The latest Closing the Gap Report shows limited progress, with four targets on track, but another four going backwards.

The report provides an update of ongoing efforts to reduce disparities between Indigenous and non-Indigenous Australians. 

Authorities are on track to meet four targets - healthy birth weights, the number of children enrolled in preschool, a reduction in the rate of young people (10–17 years) in detention by at least 30 per cent, and square kilometres of land ownership.

However, progress has not been made on four other targets - children's school-readiness, incarceration rates, suicide rates, and child-removal rates.

Eight other targets were not updated because there is no new data to assess their progress, including the number of students completing year 12, and a target to reduce family violence and abuse.

Indigenous Australians Minister Linda Burney says the government will focus on areas where targets are failing.

“There will be justice reinvestment across 30 communities in this country, which we'll look at community-wide ways of keeping young people out of the criminal justice system, increasing school retention, reducing domestic violence and reducing crime in those communities,” she said. 

“We are providing national leadership.”

The report deals primarily with data from the time the previous Coalition government was in power.

Ms Burney says next year's report will be more applicable to the new government.

“The first thing to acknowledge is that this is a report that's looking back,” she said. 

“What's going to be significant is whether or not the dial has moved on any of those targets next year.”

Secretariat of National Aboriginal and Islander Child Care (SNAICC) chief executive Catherine Liddle says the targets are not only a matter for the federal government.

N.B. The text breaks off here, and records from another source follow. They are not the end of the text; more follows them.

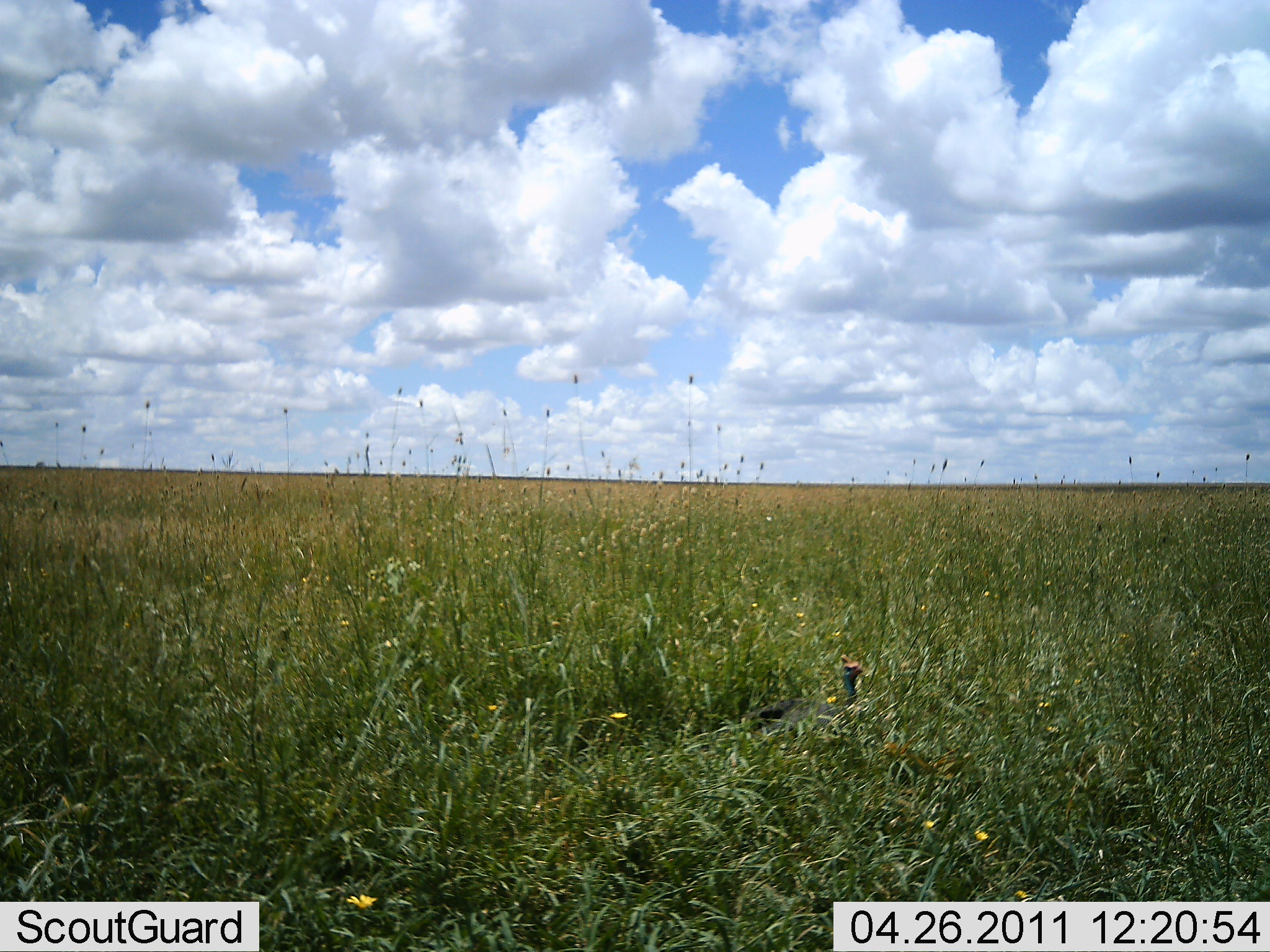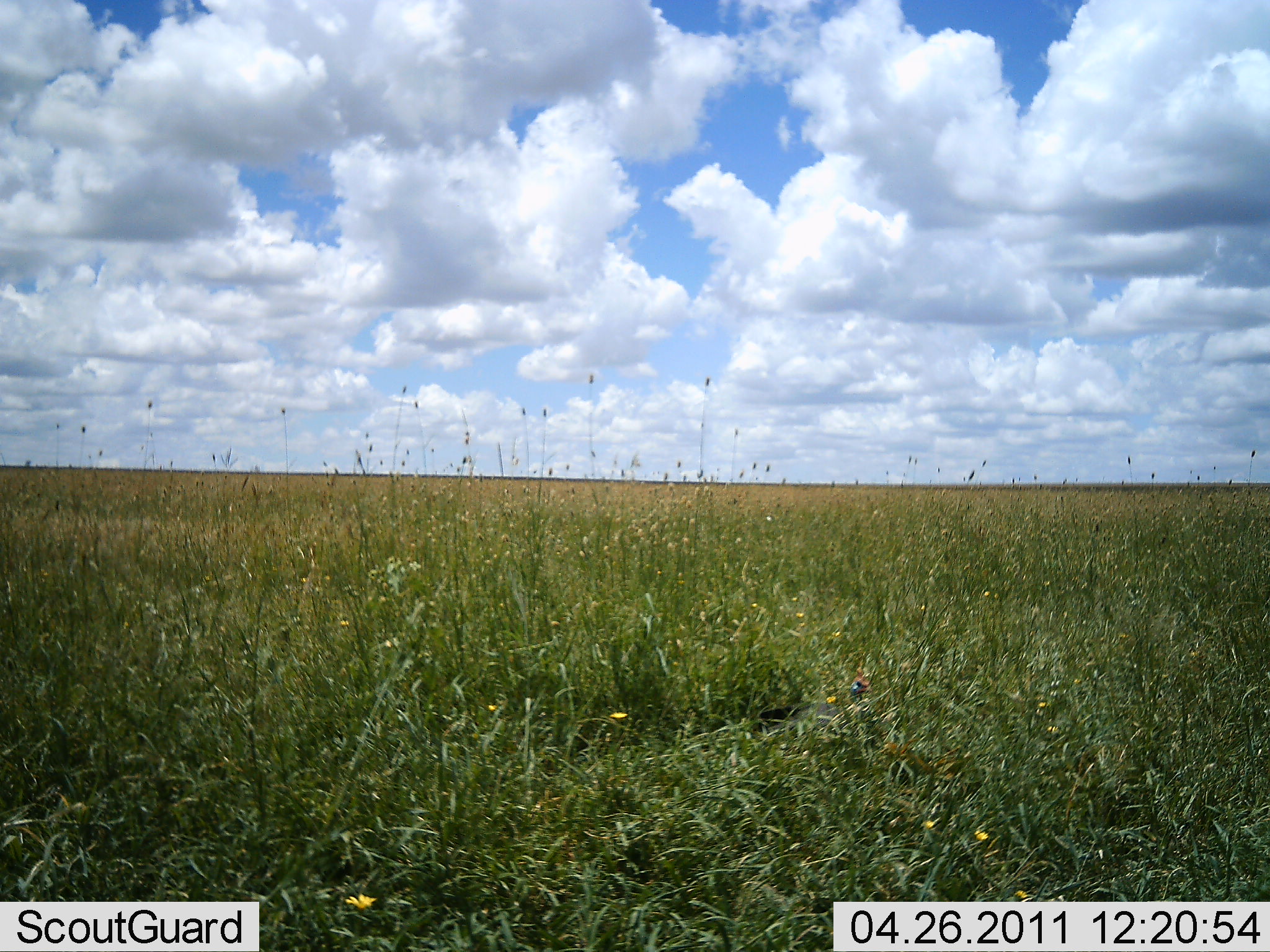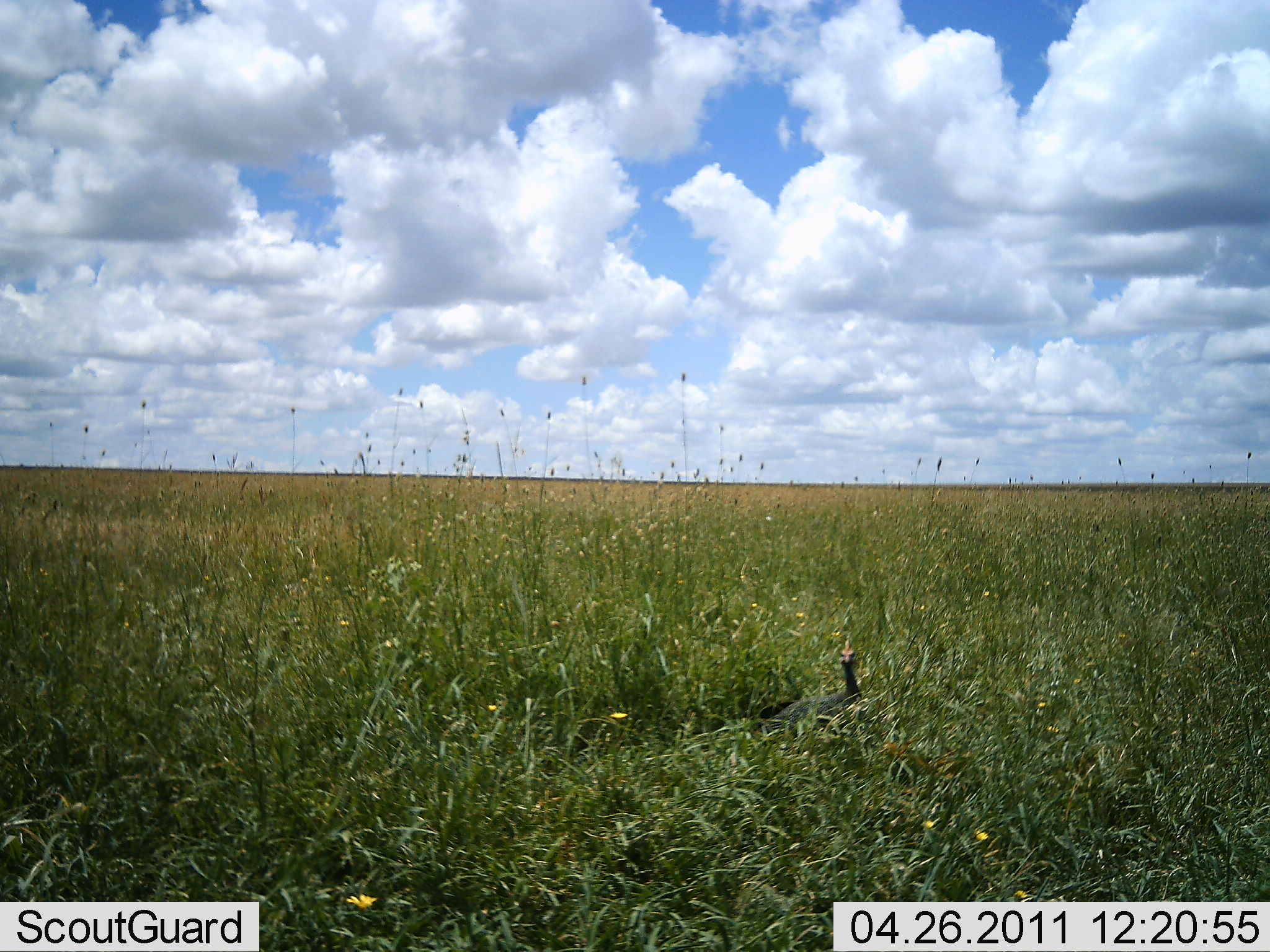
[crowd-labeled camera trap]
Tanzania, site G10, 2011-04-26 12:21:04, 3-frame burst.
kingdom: Animalia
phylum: Chordata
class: Aves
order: Galliformes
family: Numididae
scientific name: Numididae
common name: guinea fowl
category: guineafowl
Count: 1.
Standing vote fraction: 54%.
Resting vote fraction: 38%.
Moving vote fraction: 15%.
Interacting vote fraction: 0%.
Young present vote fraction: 0%.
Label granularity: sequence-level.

“The message is to all layers of government, actually, and it is that the evidence shows [that,] where there is a genuine effort to empower communities and to transfer authority to Aboriginal community-controlled organisations, we see results,” she said. 

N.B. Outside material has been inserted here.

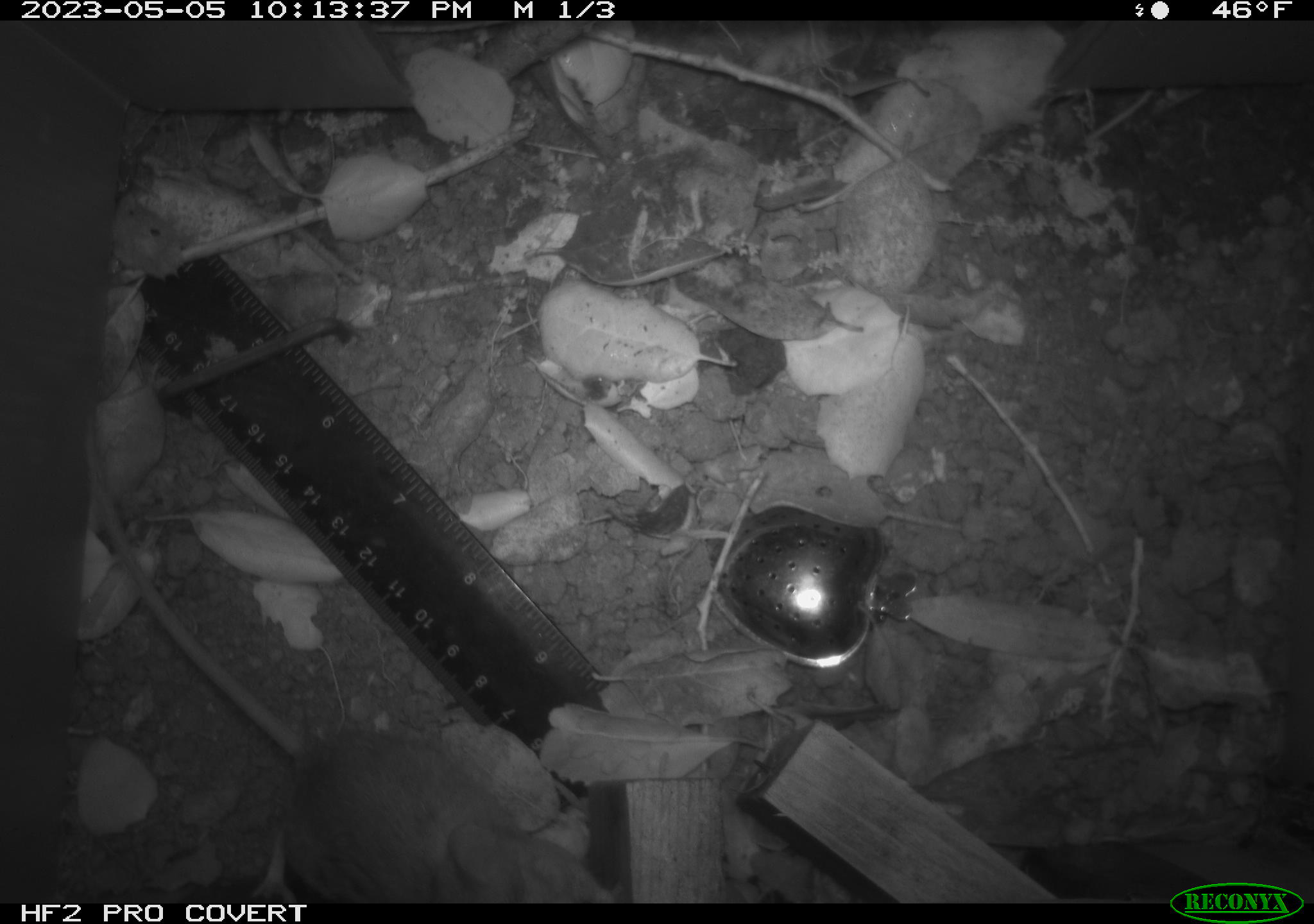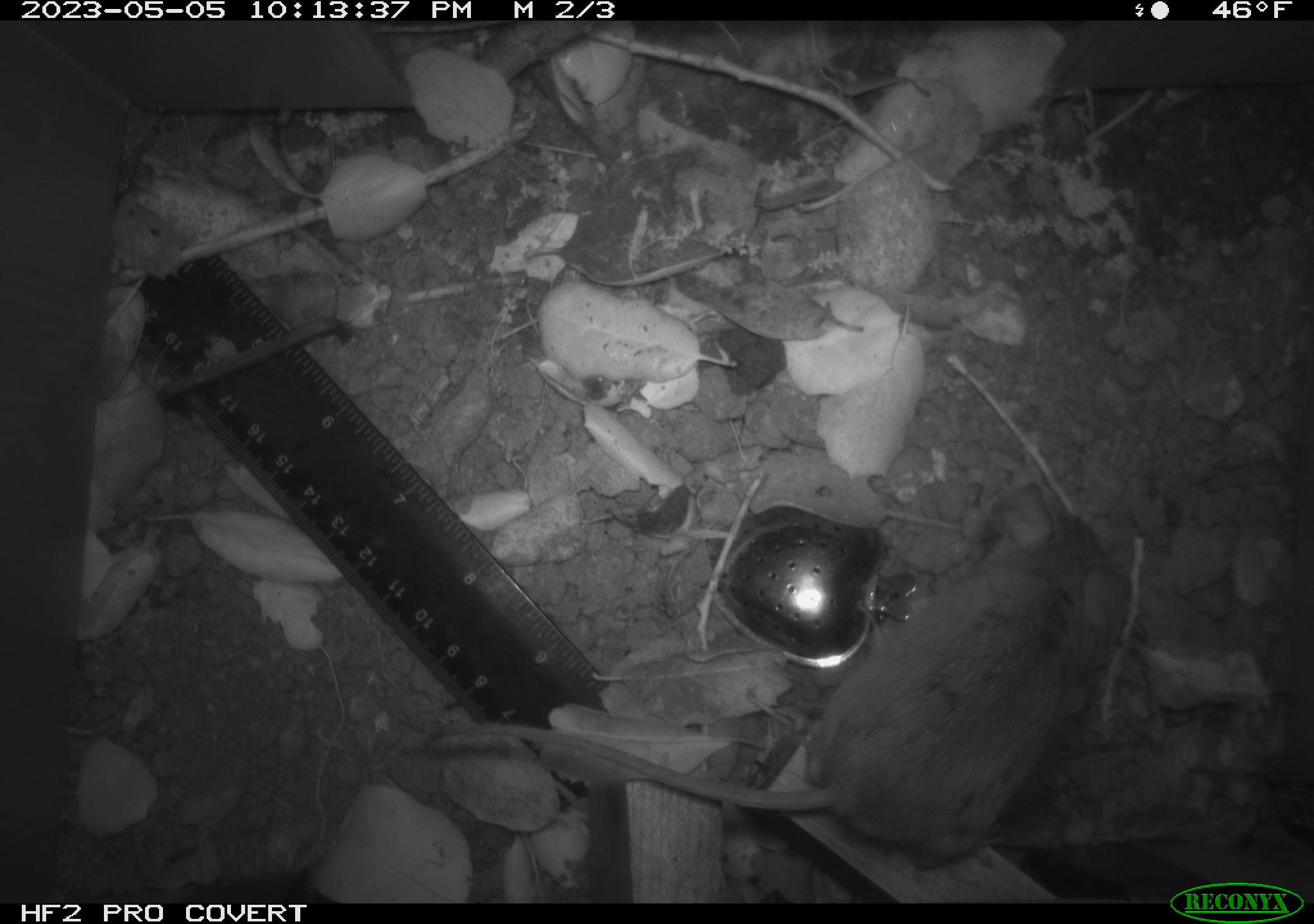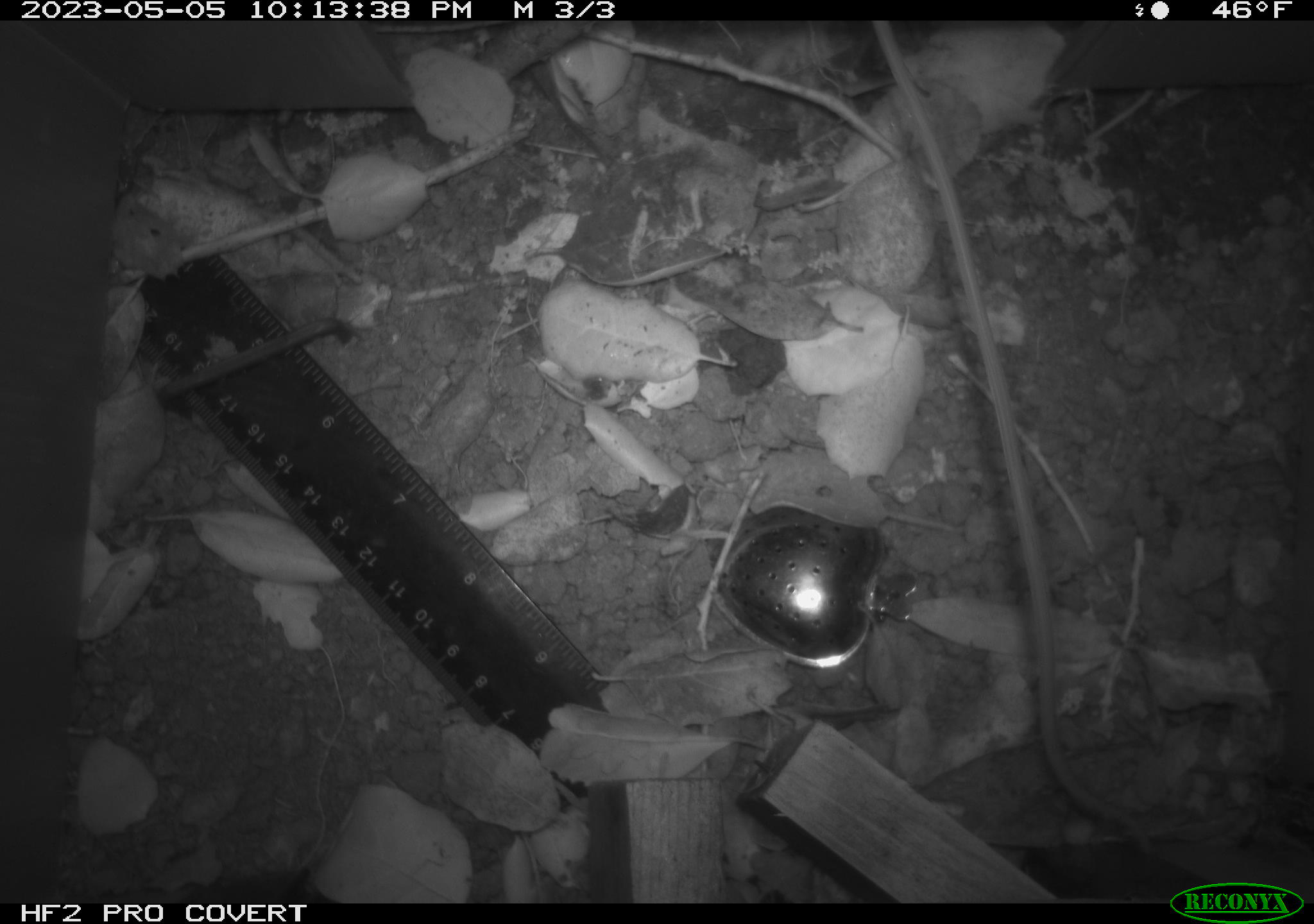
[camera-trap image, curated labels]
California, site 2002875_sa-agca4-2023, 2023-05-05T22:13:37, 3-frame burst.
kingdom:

“But we can't sit down and wait for these results to happen. We need action and we need it to move faster.”

Ms Liddle community-controlled organisations can help, if they are empowered to do so.

“We know that the system was built to remove children. The system is administered by non-Indigenous entities,” she said. 

“Where we see it halted is where Aboriginal communities and Aboriginal community-controlled organisations have worked with their own families to say: 'What is it that you need?'

“The evidence shows Aboriginal community control has the potential to hold the over-representation of our children in out-of-home care.”

Victorian Greens senator Lidia Thorpe says the gaps were forged by colonisation.

“These injustices are a symptom of a bigger issue that we face in this country, and that is colonisation,” she said.

“If we address racism in this country, we will see these rates go down. We confront racism in everything we do to survive as a people. It's systemic racism that continues to hold us back.”

Senator Thorpe says the government has the answers on how to Close the Gap, but need to take action. 

“Practical action has been sitting there for 30 years with the Royal Commission into Aboriginal Deaths in Custody … and also the 20-year-old Bringing them Home report which, again, provides solutions through the recommendations on how to stop this new stolen generation, which is outnumbering the old Stolen Generation,” she said.